任务目标 1 —
根据下文关于钙华工程特性的节选，回答以下问题：
(a) Dolezel et al.（2004）的室内测试得出钙华的抗压强度为多少？
(b) 场地黏土以下钙华层的厚度范围是多少？
(c) 钙华层上部2~3 m范围内标准贯入N值的平均值是多少？

所提供节选 —
由于钙华主要分布于水流活动频繁的碳酸岩地区,很少用于建筑物的持力层,因此对钙华的工程特性研究较少。Dolezel et al.(2004)对钙华的棱柱体抗压强度和弹性模量进行了室内测试,结果表明,钙华的抗压强度为50.8 MPa,弹性模量可达20.19 GPa,但对于钙华的野外原位测试,国内外文献鲜有涉及。随着我国“一带一路”倡议的实施,岩土工程领域在服务工程建设中遇到的特殊岩土越来越多,系统地评价这类岩土的特性对于推动我国海外的工程建设具有重要指导意义(张先伟等,2018)。本文以南美洲玻利维亚东南地区的钙华层为研究对象,对这一特殊岩土的物理及力学性质进行试验研究。
1. 工程概况
项目地点位于南美洲玻利维亚东南角,靠近巴西的南托马格罗索州和巴拉圭的上巴拉圭省,拟建建筑物包括冶金厂房和配套设施,该项目是我国构建“一带一路”倡议在南美地区建设的重要工程。通过工程地质勘察可知,场地地表土层为第四系上更新统黏土(Q3pl),平均厚度约2.0 m,黏土以下为湖沼相沉积的钙华层,厚度0.90~14.70 m,灰白色-白色,干-稍湿,可见蜂窝状或海绵状空隙,部分空隙被黏粒填充,含角砾及碎石,钙华层以下为中等风化泥质粉砂岩。根据现场水位观测,地下水主要为基岩裂隙水,赋存于泥质粉砂岩中,钙华层中基本不含地下水。
钙华层具有较高的SPT值,上部2~3 m范围内标准贯入N值为39~77击,平均47.4击;3 m以下深度范围内标贯50击时的平均贯入深度为13.4 cm,对钙华层进行重型动力触探测试,发现穿心锤有反弹现象,探头无法连续贯入。
工程勘察中发现,钙华浸水后的稳定性较差,笔者在上部2 m范围内的钙华层中采取试样,放入杯中,向杯中注入清水并没过试样,观察试样的变化情况,结果显示钙华在水中逐渐崩解,2个小时后分解为碎块(图 1,图 2)。

原始列表 —
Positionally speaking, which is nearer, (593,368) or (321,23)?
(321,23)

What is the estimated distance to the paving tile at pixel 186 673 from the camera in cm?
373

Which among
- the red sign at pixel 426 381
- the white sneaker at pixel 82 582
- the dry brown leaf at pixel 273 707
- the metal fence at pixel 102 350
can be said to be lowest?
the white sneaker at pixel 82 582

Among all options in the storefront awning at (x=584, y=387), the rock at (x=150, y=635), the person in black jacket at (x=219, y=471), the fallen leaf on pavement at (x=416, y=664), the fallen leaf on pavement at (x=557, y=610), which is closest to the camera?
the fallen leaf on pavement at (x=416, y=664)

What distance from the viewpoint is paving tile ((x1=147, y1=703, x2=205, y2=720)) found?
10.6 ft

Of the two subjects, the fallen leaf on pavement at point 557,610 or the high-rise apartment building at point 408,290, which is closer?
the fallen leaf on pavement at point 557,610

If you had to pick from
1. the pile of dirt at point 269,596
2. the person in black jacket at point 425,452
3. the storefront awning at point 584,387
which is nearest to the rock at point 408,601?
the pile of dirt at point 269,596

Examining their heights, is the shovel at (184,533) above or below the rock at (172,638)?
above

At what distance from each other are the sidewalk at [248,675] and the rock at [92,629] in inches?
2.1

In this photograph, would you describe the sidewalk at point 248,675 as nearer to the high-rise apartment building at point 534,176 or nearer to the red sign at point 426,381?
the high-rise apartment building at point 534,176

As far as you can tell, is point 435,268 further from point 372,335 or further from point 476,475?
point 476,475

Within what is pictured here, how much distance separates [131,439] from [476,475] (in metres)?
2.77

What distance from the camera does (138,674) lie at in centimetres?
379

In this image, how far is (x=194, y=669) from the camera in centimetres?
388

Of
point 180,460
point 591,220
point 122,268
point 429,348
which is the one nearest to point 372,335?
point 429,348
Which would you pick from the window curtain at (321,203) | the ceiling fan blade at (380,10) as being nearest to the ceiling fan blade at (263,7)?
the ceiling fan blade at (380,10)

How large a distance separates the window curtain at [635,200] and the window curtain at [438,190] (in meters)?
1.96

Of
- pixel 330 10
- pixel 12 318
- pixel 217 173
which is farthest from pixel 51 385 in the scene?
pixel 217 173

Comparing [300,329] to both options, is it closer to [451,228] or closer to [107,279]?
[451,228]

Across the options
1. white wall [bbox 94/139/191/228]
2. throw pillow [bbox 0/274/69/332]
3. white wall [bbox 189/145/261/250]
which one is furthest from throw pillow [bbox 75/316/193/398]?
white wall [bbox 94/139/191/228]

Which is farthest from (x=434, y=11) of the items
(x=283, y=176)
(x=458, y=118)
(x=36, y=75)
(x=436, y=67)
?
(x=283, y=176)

任务目标 2 —
请将上方列表中自包含“Within what is”的一行起、至列表末尾止的部分逐行照录重述，首尾两行均须包括在内。

最终结果 1 —
(a) 50.8 MPa。
(b) 0.90~14.70 m。
(c) 平均47.4击。

最终结果 2 —
Within what is pictured here, how much distance separates [131,439] from [476,475] (in metres)?
2.77

What distance from the camera does (138,674) lie at in centimetres?
379

In this image, how far is (x=194, y=669) from the camera in centimetres?
388

Of
point 180,460
point 591,220
point 122,268
point 429,348
which is the one nearest to point 372,335?
point 429,348
Which would you pick from the window curtain at (321,203) | the ceiling fan blade at (380,10) as being nearest to the ceiling fan blade at (263,7)?
the ceiling fan blade at (380,10)

How large a distance separates the window curtain at [635,200] and the window curtain at [438,190] (in meters)?
1.96

Of
- pixel 330 10
- pixel 12 318
- pixel 217 173
which is farthest from pixel 51 385 in the scene?
pixel 217 173

Comparing [300,329] to both options, is it closer to [451,228] or closer to [107,279]?
[451,228]

Across the options
1. white wall [bbox 94/139/191/228]
2. throw pillow [bbox 0/274/69/332]
3. white wall [bbox 189/145/261/250]
which one is furthest from throw pillow [bbox 75/316/193/398]?
white wall [bbox 94/139/191/228]

Which is farthest from (x=434, y=11) of the items
(x=283, y=176)
(x=458, y=118)
(x=36, y=75)
(x=436, y=67)
?
(x=283, y=176)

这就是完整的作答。